「うちの子は、親の言う事は何も聞かないんです。何を言っても駄目、もうあきらめました」とお母さん方がよく言います。「いや! あきらめないで! どうかあきらめないで下さい」と私は答えます。
私が長年生きて、観察したところによると、どうやら人間は子どもの時に、好むと好まざるに関わらずまわりの人々から口うるさく言われた事、即ち見たこと聞いたこと全部身についてしまって、それにしばられて生きなければならないような仕組みになっています。
例えば、私のように昭和2年頃生まれ育った人は、小学校の時によく先生方のお話に「お米は一粒でも粗末に扱ってはいけません。御飯粒一つに農家の人が一年間、汗を流して心を込め苦労して作った思いがこもっているのです。一粒といえども大切にしましょう」と毎日のように言われました。家の中でも同じことで、「食べる物を粗末にしてはいけません」と言われ続けました。そしてその度に「又、同じ話」とうんざりしていました。
あれから60年近く過ぎて、何でも食料の豊富にある時代になりましたが、私は今もって『お米一粒』の話を忘れる事が出来ず、食事のとき御飯は一粒も残さないようにと気を使ってしまいます。時々、同年代の方と話をすると同じ思いを持っておられるようです。そして私はこの例一つをとっても、子どもの時に身に付いたものは『その人を一生支配するのだ!』って思います。
もう一つやはり私の家の事ですが、母は礼儀・作法・その他何でも厳しかったので、箸の上げ下ろしに小言を言いました。私はいわゆる『良い子』で母の言う事をよく聞き、実行しようと努力しました。
ところが私の姉は私と性格が正反対で、何でものびのびと自由に自分の思った通りに行動し、母の言う事など馬耳東風で全然聞いていません。それですから毎日々々、朝から晩まで叱られ通しでした。どんなに母がきつく叱っても、姉はその部屋を出れば歌を唄っているようなのん気な人でした。
ところがその姉が結婚して3人の男の子の母親になりました。ある時、姉の家へ遊びに行くと、姉が小学生の子供3人に小言を言っています。驚いた事に声の調子・小言のセリフが母とそっくりなのです。昔、姉が子供の時に母から言われてちっとも聞いていないと思ったのに、どうしてそんなにそっくり覚えてるの!とびっくりしてしまいました。その頃は私も教育の勉強をしていませんでしたので、『どうして? なぜ?』と、ただ不思議でした。
今はとてもよく分かっています。姉は子どもの時、母から言われる事は気に入らなくて少しも言う事を聞かなかったのですが、毎日々々の沢山の小言は、彼女の頭の中にひとつ残らず全部インプットされていたのです。

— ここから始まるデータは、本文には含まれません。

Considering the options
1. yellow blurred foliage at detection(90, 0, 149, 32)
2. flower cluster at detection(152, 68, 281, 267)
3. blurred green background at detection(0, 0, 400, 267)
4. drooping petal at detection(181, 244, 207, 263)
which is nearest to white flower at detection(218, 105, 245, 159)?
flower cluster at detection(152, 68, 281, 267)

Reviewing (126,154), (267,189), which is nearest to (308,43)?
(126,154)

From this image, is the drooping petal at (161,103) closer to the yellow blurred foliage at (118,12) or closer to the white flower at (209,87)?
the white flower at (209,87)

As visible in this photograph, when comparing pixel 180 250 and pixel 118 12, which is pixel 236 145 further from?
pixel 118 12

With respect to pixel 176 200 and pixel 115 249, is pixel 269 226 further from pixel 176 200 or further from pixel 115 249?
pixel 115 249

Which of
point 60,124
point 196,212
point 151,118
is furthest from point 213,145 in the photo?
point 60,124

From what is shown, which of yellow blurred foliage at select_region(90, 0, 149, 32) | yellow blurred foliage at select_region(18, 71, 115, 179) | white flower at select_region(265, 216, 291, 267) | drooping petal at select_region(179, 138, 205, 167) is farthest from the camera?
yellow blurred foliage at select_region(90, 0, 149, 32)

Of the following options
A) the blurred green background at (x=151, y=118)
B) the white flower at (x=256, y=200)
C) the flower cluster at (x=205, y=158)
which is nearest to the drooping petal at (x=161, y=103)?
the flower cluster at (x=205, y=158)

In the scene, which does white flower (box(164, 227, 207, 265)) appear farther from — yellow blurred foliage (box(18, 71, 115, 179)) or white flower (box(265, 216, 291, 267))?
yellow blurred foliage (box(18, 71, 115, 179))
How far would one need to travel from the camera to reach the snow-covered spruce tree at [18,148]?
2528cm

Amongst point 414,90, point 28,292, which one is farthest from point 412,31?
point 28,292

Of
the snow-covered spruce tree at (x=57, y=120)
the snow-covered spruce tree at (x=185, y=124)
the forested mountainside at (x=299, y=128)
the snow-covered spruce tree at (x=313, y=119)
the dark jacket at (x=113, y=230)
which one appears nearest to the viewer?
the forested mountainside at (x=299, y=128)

人間は素晴らしい頭のフロッピーを持ったコンピューターですね。入れられたものは、何年か経って必要が生じた時取り出して使えるようになっているのです。それですから、子どもの時代に何をインプットされるか重大問題です。良い事ばかりだといいのですが、悪い事だって必ずインプットされてしまいます。私達大人は、本当に心して子ども達に接しなければいけませんね。
そして相手が喜んでもいやがっても親が信念持って『こうするべき』と思う事は毎日言って下さい。代々伝えるべき事は毎日々々、繰り返し話して下さい。芸術の教育、道徳観念、生活の作法、人間として生きていく上の大切な基本はすべて子どもの時に身に付けなければ、成人してからでは手遅れです。
親は小言を言ってすぐ結果を求めます。そして子どもがそれをやらないと気短かになって、もう駄目と言ってあきらめます。あきらめてはいけません。今、頭のフロッピーに入れた事は10年か20年先に役に立つのです。すぐ応じないと怒ってはいけません。
私のピアノの教え方も同じです。若い頃は今言った事をすぐ出来ないとかなり怒りましたが、今は繰り返し根気よく同じ事を言っています。それが必ず10年か20年先に役に立つはずと確信しています。
どうか皆さん、子どもを育てている方々、あきらめないで毎日お経を唱えるように言いたい小言を言って下さい。『うるさい!』と言われようが、無視されようが構いません。言い続けて下さい。それがその子の一生の財産になるのです。
クラシックの音楽も同じです。毎日根気よく、世界で最高のレベルの演奏を聴かせて下さい。結果は10年20年先にはっきりあらわれます。